Your goal
Reproduce the material from the line containing "Glancing at this" through the line containing "24677 millimetres", requests included, and raise every distance figure in the answers by 65.

── Given records ──

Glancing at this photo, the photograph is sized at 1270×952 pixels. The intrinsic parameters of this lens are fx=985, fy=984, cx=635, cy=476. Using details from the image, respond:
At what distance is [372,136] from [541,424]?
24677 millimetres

───
── Given records ──

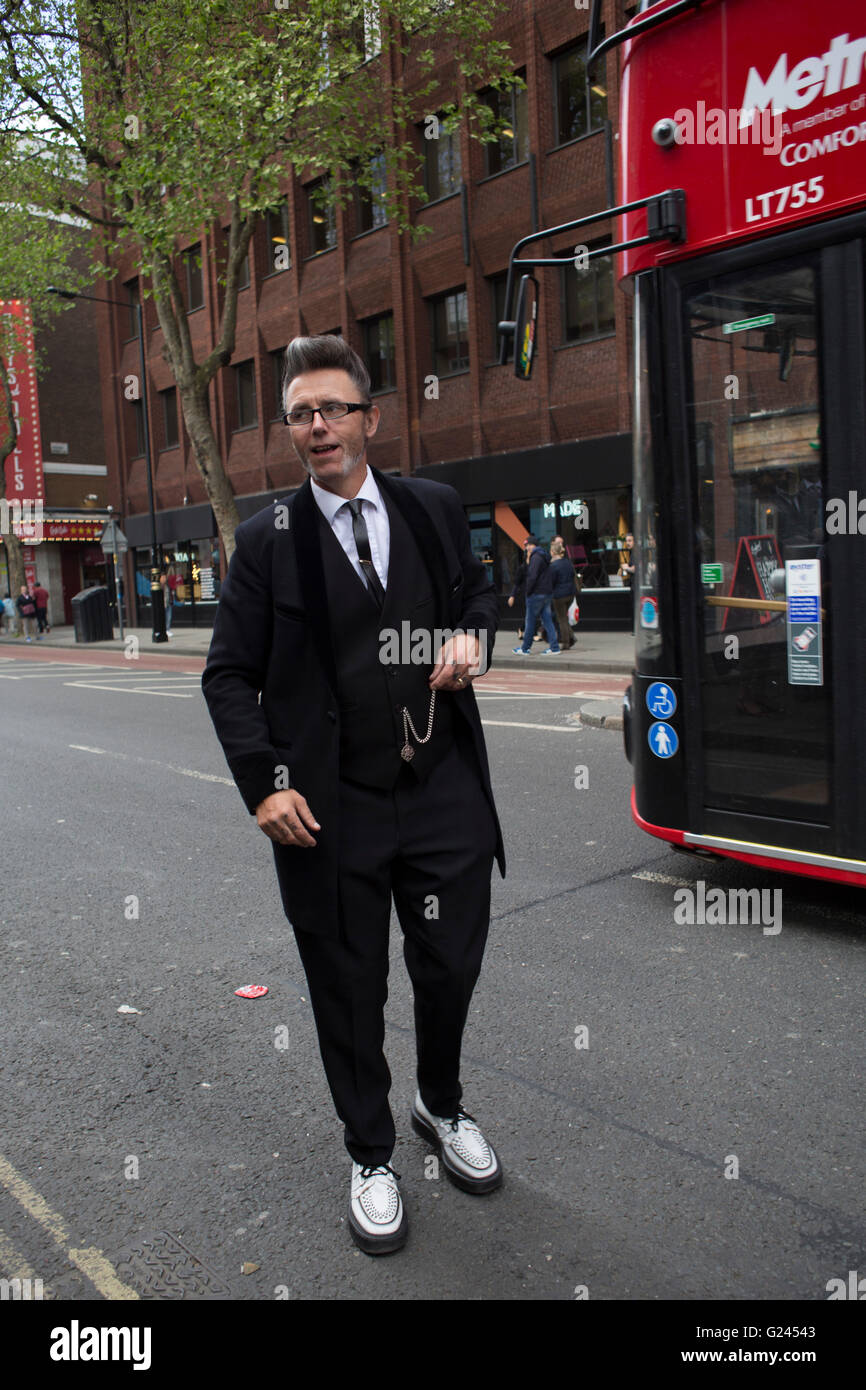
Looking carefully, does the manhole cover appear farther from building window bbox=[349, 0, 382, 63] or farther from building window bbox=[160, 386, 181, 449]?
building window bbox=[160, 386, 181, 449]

───

Full response
Glancing at this photo, the photograph is sized at 1270×952 pixels. The intrinsic parameters of this lens are fx=985, fy=984, cx=635, cy=476. Using details from the image, respond:
At what distance is [372,136] from [541,424]?
24742 millimetres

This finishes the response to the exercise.